Junto com os assessores, porta-vozes e
institutos de pesquisa, criam as "pessoas" do candidato. A mídia apresenta o
"making of" (construção), muitas vezes
ao mesmo tempo que o fato.
Essa visão concomitante de fotografia
e raio-X funciona como um banho de
água fria na relação eleitor-candidato. O
que resta ao eleitor? Não adianta simplificar, metendo pau nos marqueteiros e
nas instituições que nos monitoram de
longe, lá do sossego do Primeiro Mundo. Já sabemos a receita para construir o
candidato que as pesquisas dizem que
nós queremos. Sabemos também, através das pesquisas qualitativas e quantitativas, que a nossa voz é ouvida. Talvez
mais do que pelas urnas.
"O candidato tem que usar terno; para
olho azul, camisa azul; dentes têm que
ter jaquetas". E aí, alfaiates, dentistas
entram em ação. Seus nomes são também divulgados. Some o palco. Os bastidores estão à vista. Os atores trocam
de roupa em público. O cenário é mudado diante de nós. Assim estamos: anestesiados, intoxicados, impregnados de
tanto saber tudo de tudo.
Esse desnudamento, essa apresentação das entranhas da vida em nome da
ciência e da transparência será verdade
ou é só mais uma imagem? Acompanho
diariamente a apresentação de argumentos sobre assuntos nos quais não
sou especialista, acompanho o dia-a-dia
da construção dos nossos líderes, acompanho pesquisas que me dizem o que
penso e prefiro; e chego a este triste momento desprovido de mistério.

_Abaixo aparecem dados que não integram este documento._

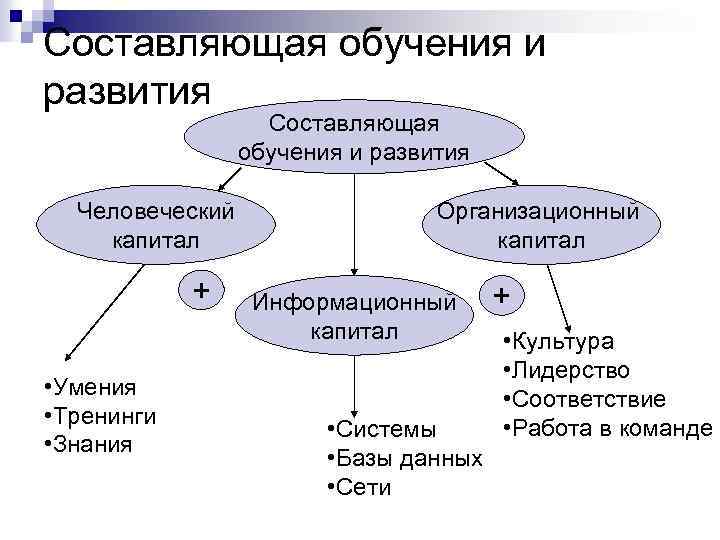 Составляющая обучения и развития

Составляющая обучения и развития

Человеческий капитал

Организационный капитал

+

Информационный капитал

+

•Умения
•Тренинги
•Знания

•Системы
•Базы данных
•Сети

•Культура
•Лидерство
•Соответствие
•Работа в команде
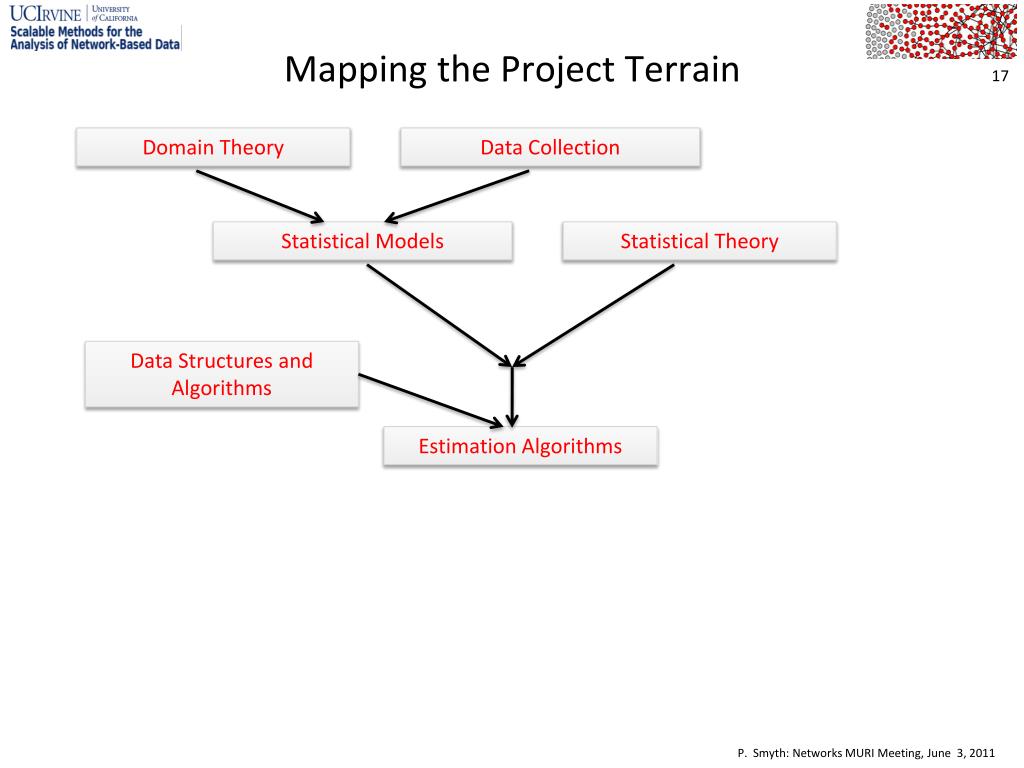 UCIRVINE | UNIVERSITY of CALIFORNIA
Scalable Methods for the Analysis of Network-Based Data

Mapping the Project Terrain

17

Domain Theory

Data Collection

Statistical Models

Statistical Theory

Data Structures and Algorithms

Estimation Algorithms

P. Smyth: Networks MURI Meeting, June 3, 2011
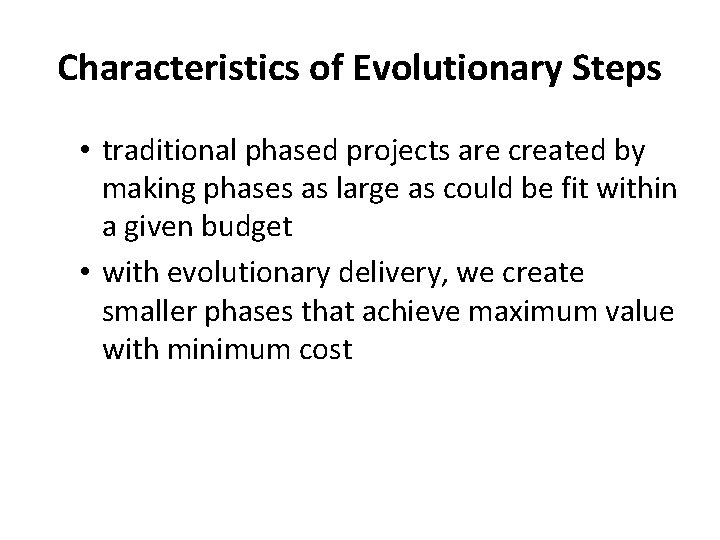 Characteristics of Evolutionary Steps

• traditional phased projects are created by making phases as large as could be fit within a given budget

• with evolutionary delivery, we create smaller phases that achieve maximum value with minimum cost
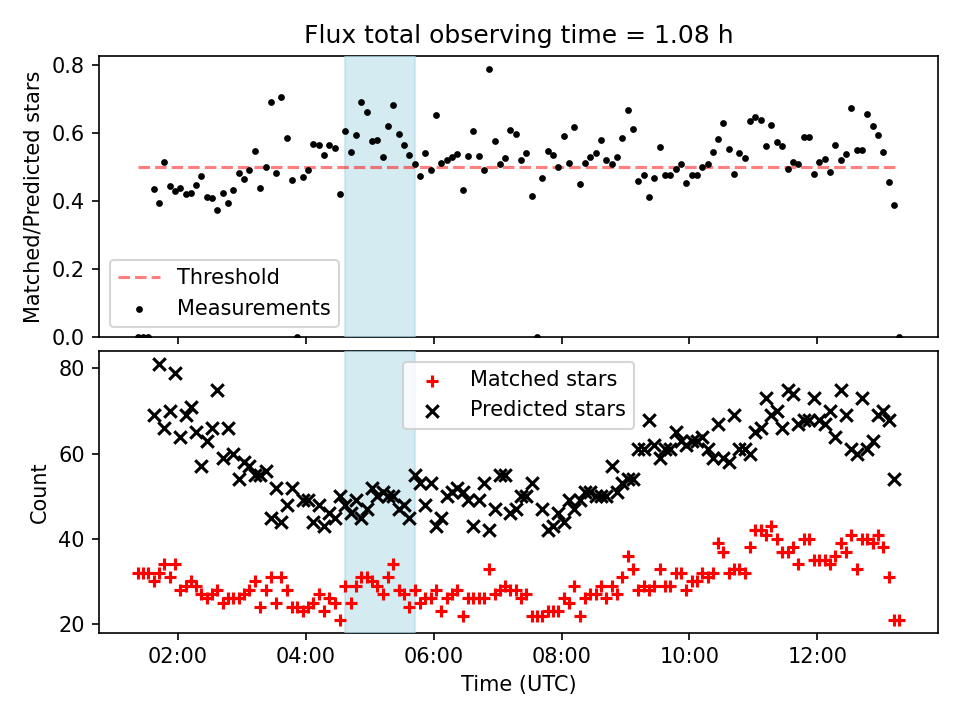 Flux total observing time = 1.08 h

Matched/Predicted stars

0.8
0.6
0.4
0.2
0.0

Threshold
Measurements

Count

80
60
40
20

Matched stars
Predicted stars

02:00
04:00
06:00
08:00
10:00
12:00

Time (UTC)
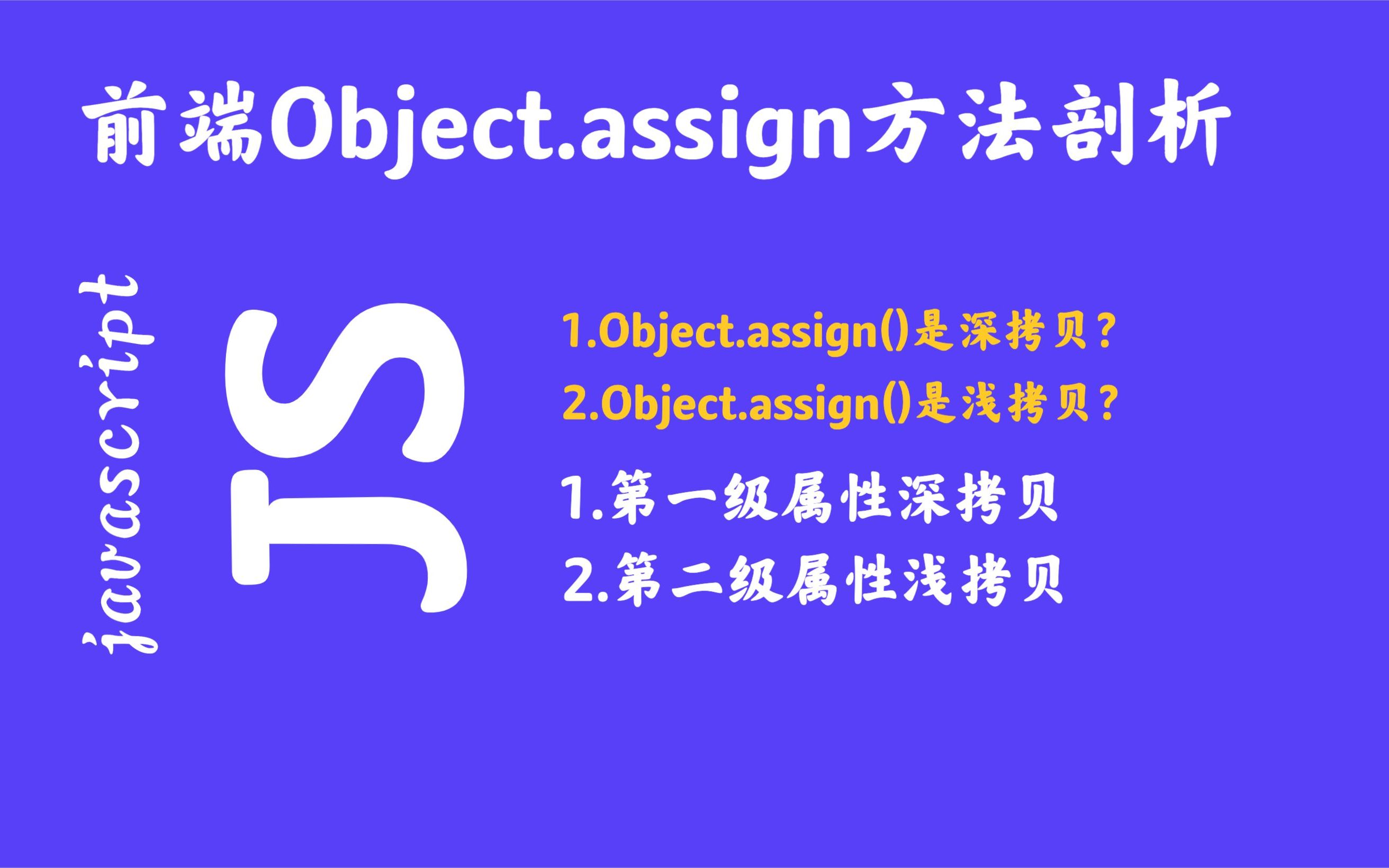 前端Object.assign方法剖析

javascript

JS

1.Object.assign()是深拷贝？
2.Object.assign()是浅拷贝？

1.第一级属性深拷贝
2.第二级属性浅拷贝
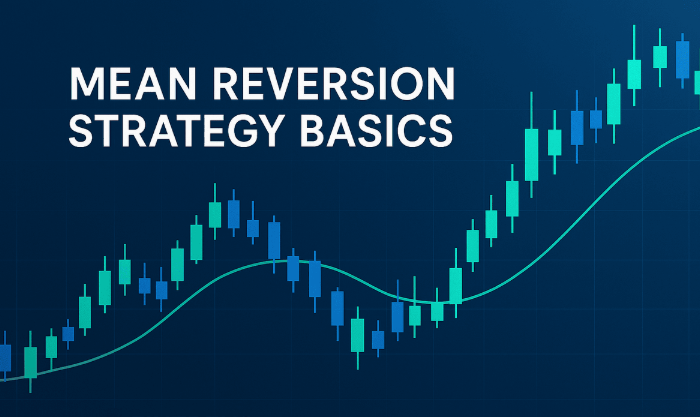 MEAN REVERSION STRATEGY BASICS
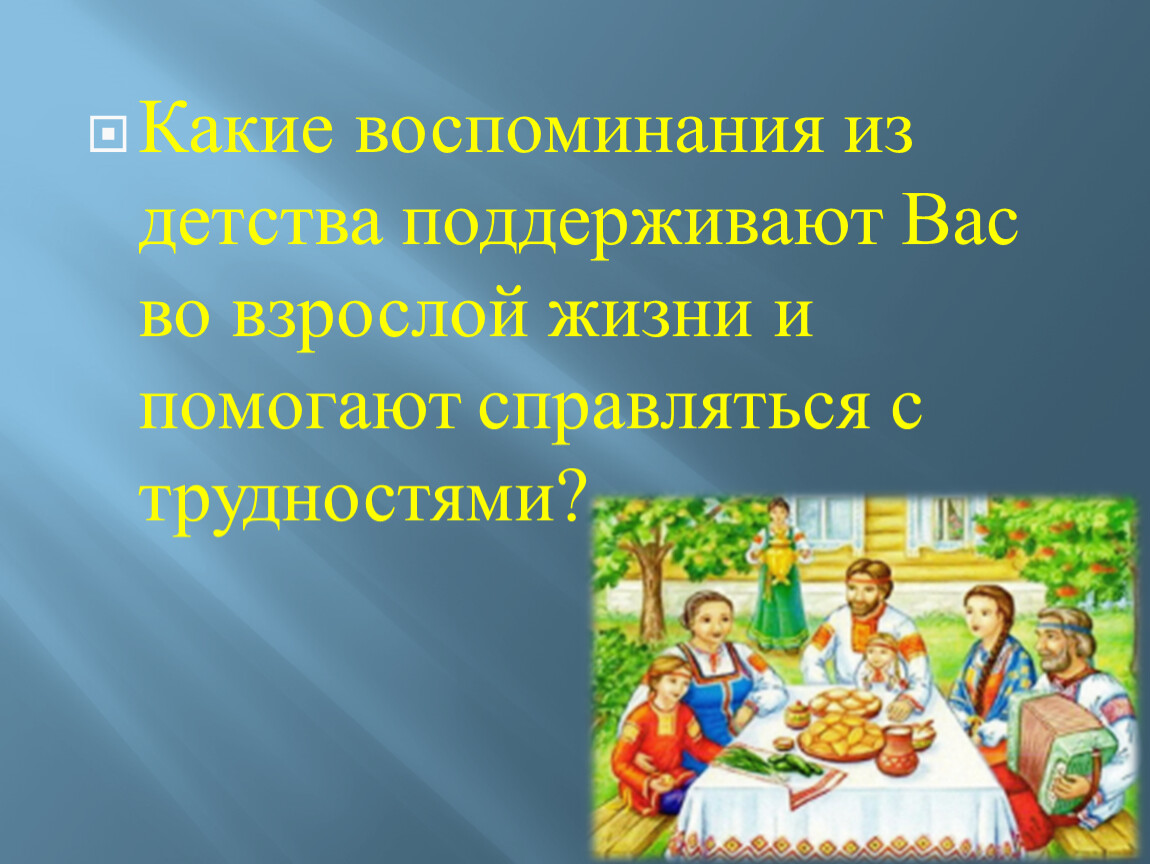 Какие воспоминания из детства поддерживают Вас во взрослой жизни и помогают справляться с трудностями?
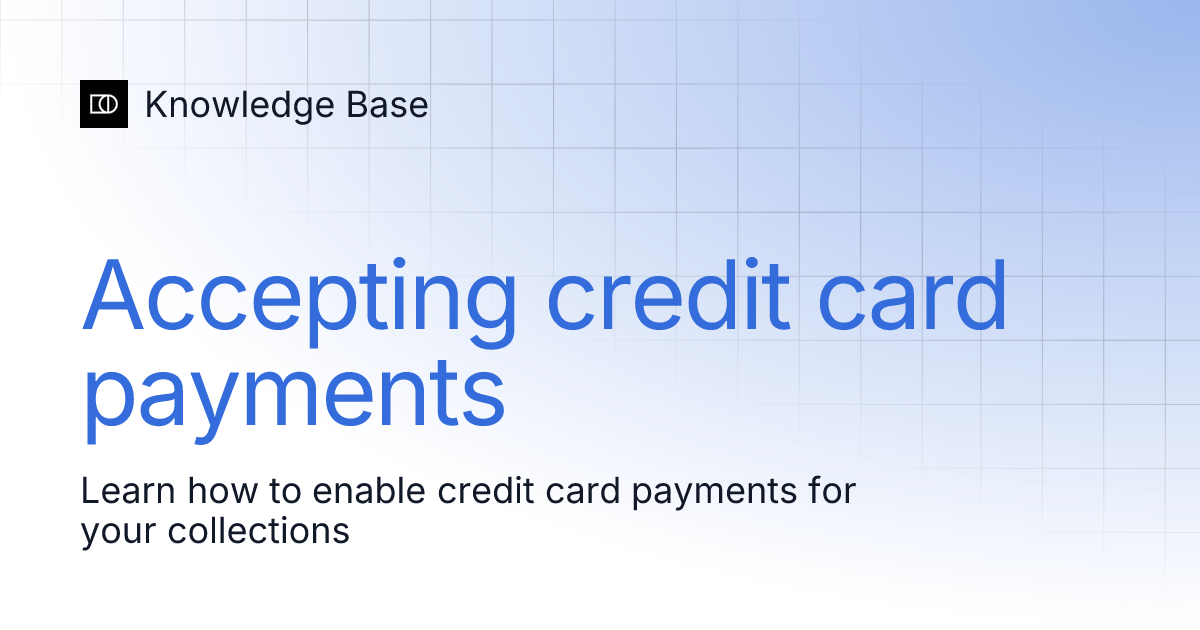 Knowledge Base

Accepting credit card payments

Learn how to enable credit card payments for your collections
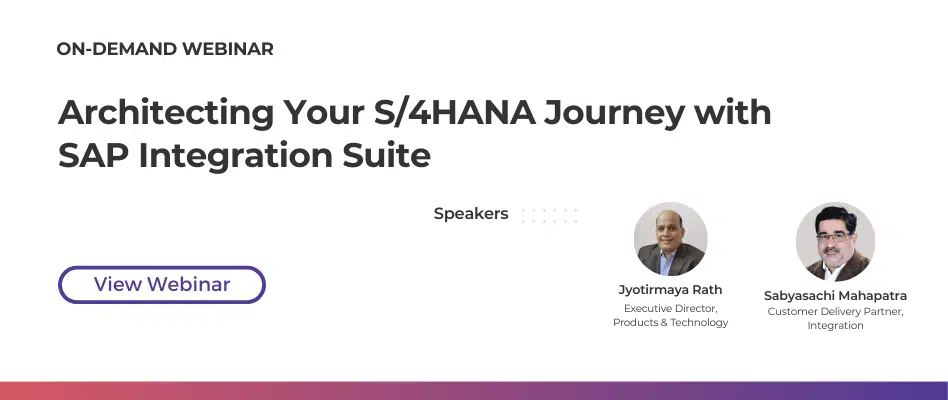 ON-DEMAND WEBINAR

Architecting Your S/4HANA Journey with SAP Integration Suite

Speakers

View Webinar

Jyotirmaya Rath
Executive Director, Products & Technology

Sabyasachi Mahapatra
Customer Delivery Partner, Integration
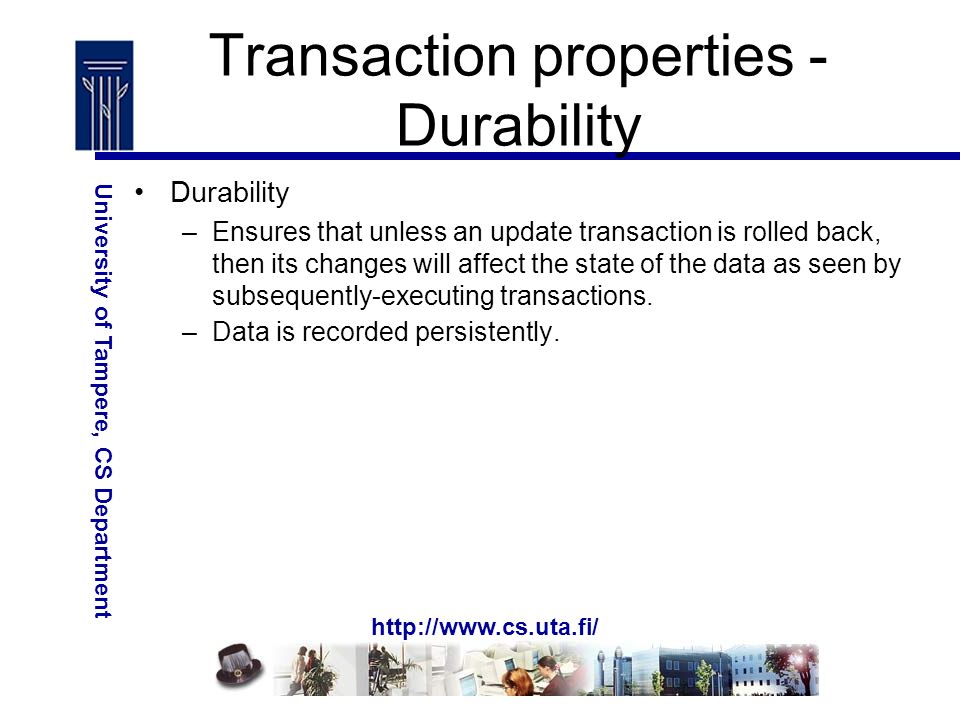 Transaction properties - Durability

University of Tampere, CS Department

• Durability
– Ensures that unless an update transaction is rolled back, then its changes will affect the state of the data as seen by subsequently-executing transactions.
– Data is recorded persistently.

http://www.cs.uta.fi/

Vejo hoje pessoas caminhando sem
sorriso, sem fé e sem esperança, rumo a
uma máquina para apertar 25 vezes os
botões, para maior transparência da
chegada dos resultados. Essa máquina,
que poderia ser a metáfora da esperança, virou uma chata. Votamos no mais
realista? Naquele que, através de sua total transparência, nos entedia menos?
A máquina que acionaremos será
muito mais para dizer quem nós não
queremos do que a afirmação da esperança de que o escolhido faça o que queremos.
Anna Veronica Mautner, psicanalista, é membro da Sociedade Brasileira de Psicanálise de São
Paulo e colunista mensal do Folha Equilíbrio.